Churn Prediction: XGBoost combined with SMOTE achieved the best results, with exceptionally high precision and improved recall. This model enables businesses to proactively identify customers at risk of leaving and take targeted retention actions.
Return Prediction: Although return rates were consistent (~40%) across product categories, category alone was not a strong predictor. The most effective models used top features beyond category, offering deeper insights into return behavior and guiding inventory and policy decisions.
Spending Prediction: Regression models struggled to accurately predict customer spend, showing very low R² values.
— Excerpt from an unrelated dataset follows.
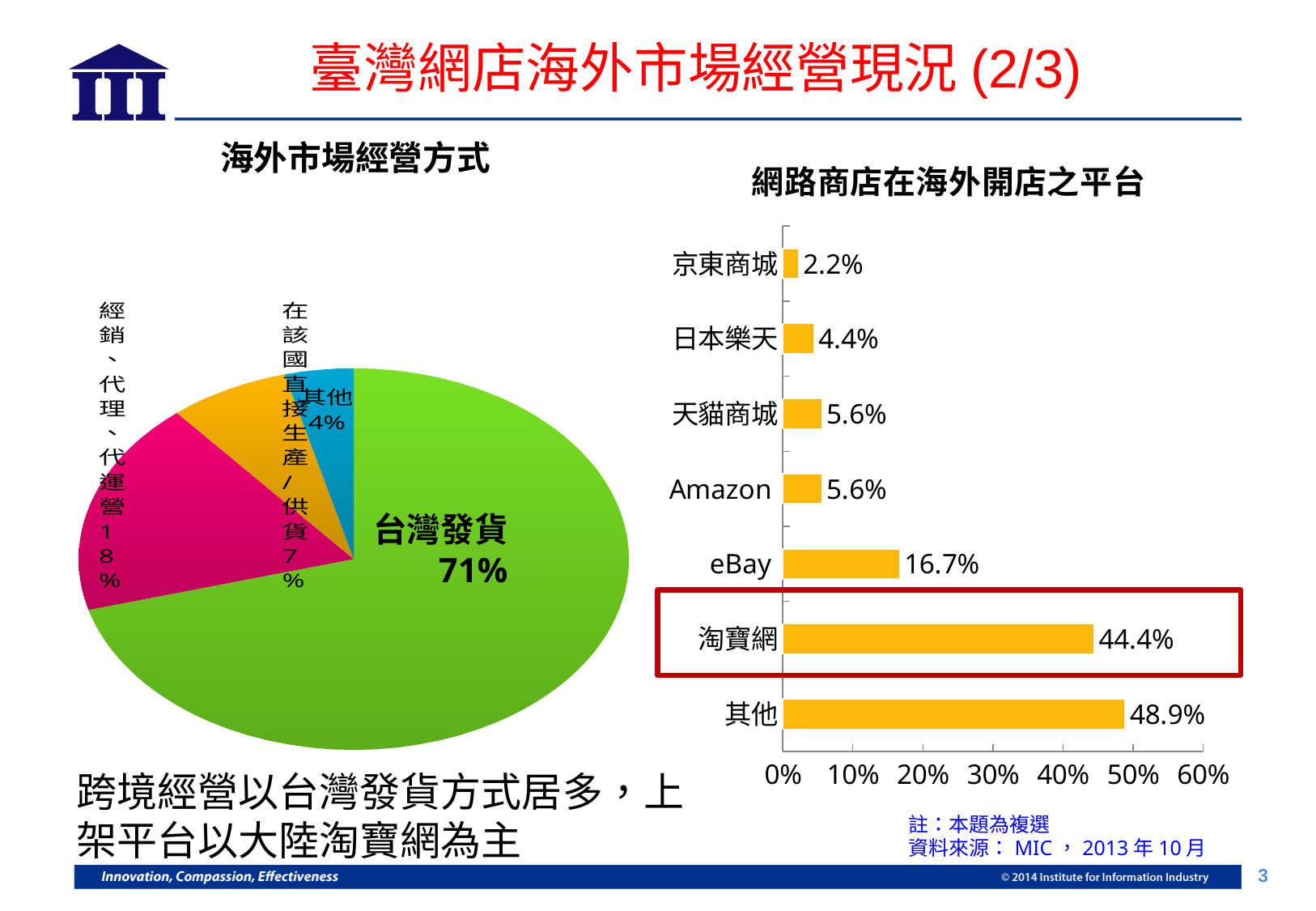
In the bar chart titled 網路商店在海外開店之平台, how many platforms are listed? 7 In the pie chart titled 海外市場經營方式, what share does 台灣發貨 have? 71% In the bar chart titled 網路商店在海外開店之平台, which is larger, the value for 日本樂天 or the value for 天貓商城? 天貓商城 In the pie chart titled 海外市場經營方式, which slice is the smallest? 其他 In the bar chart titled 網路商店在海外開店之平台, which platform has the lowest value? 京東商城 In the bar chart titled 網路商店在海外開店之平台, what is the value for eBay? 16.7% In the bar chart titled 網路商店在海外開店之平台, which category has the highest value? 其他 In the bar chart titled 網路商店在海外開店之平台, what is the value for 淘寶網? 44.4% What kind of chart is the chart titled 網路商店在海外開店之平台? Bar chart In the pie chart titled 海外市場經營方式, how many slices are there? 4 In the bar chart titled 網路商店在海外開店之平台, what is the difference between the values for 其他 and 淘寶網? 4.5% In the pie chart titled 海外市場經營方式, what share does 經銷、代理、代運營 have? 18%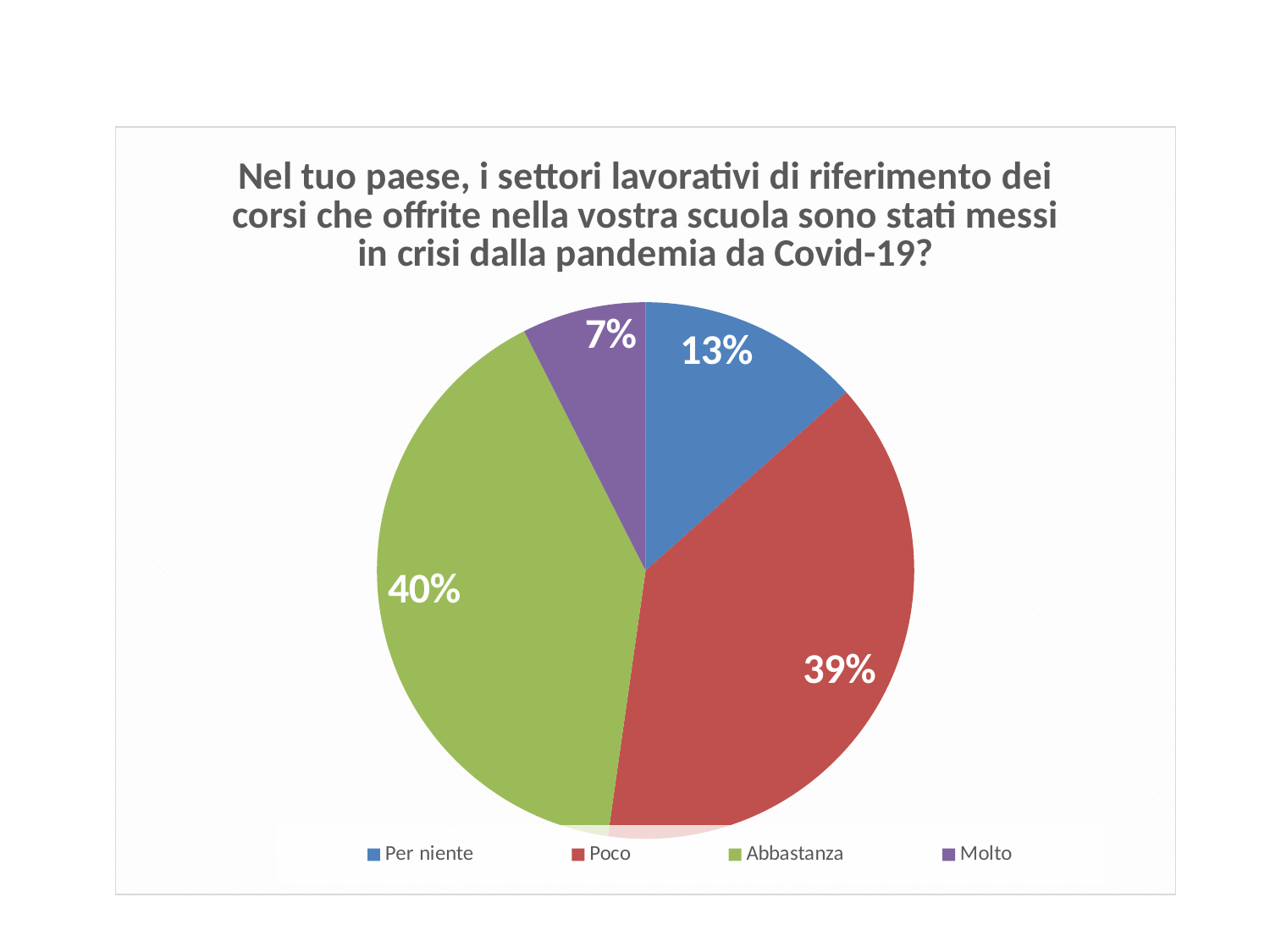
What colour is the 'Abbastanza' slice? green What kind of chart is shown on the slide? pie chart Which category is shown in purple in the legend? Molto What percentage of the pie is the 'Abbastanza' slice? 40% What percentage of the pie is the 'Molto' slice? 7% Which category has the largest slice of the pie? Abbastanza Which category has the smallest slice of the pie? Molto What percentage of the pie is the 'Per niente' slice? 13% What percentage of the pie is the 'Poco' slice? 39% What is the difference in percentage points between the 'Poco' slice and the 'Per niente' slice? 26 How many categories does the pie chart show? 4 Which slice is larger, 'Per niente' or 'Poco'? Poco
The random residuals suggest predictions were unbiased but lacked strong explanatory variables.
Overall, while classification tasks like churn detection performed well, regression and category-based predictions highlight the need for richer behavioral and product-level features. Future improvements should focus on advanced feature engineering to enhance model accuracy and business value.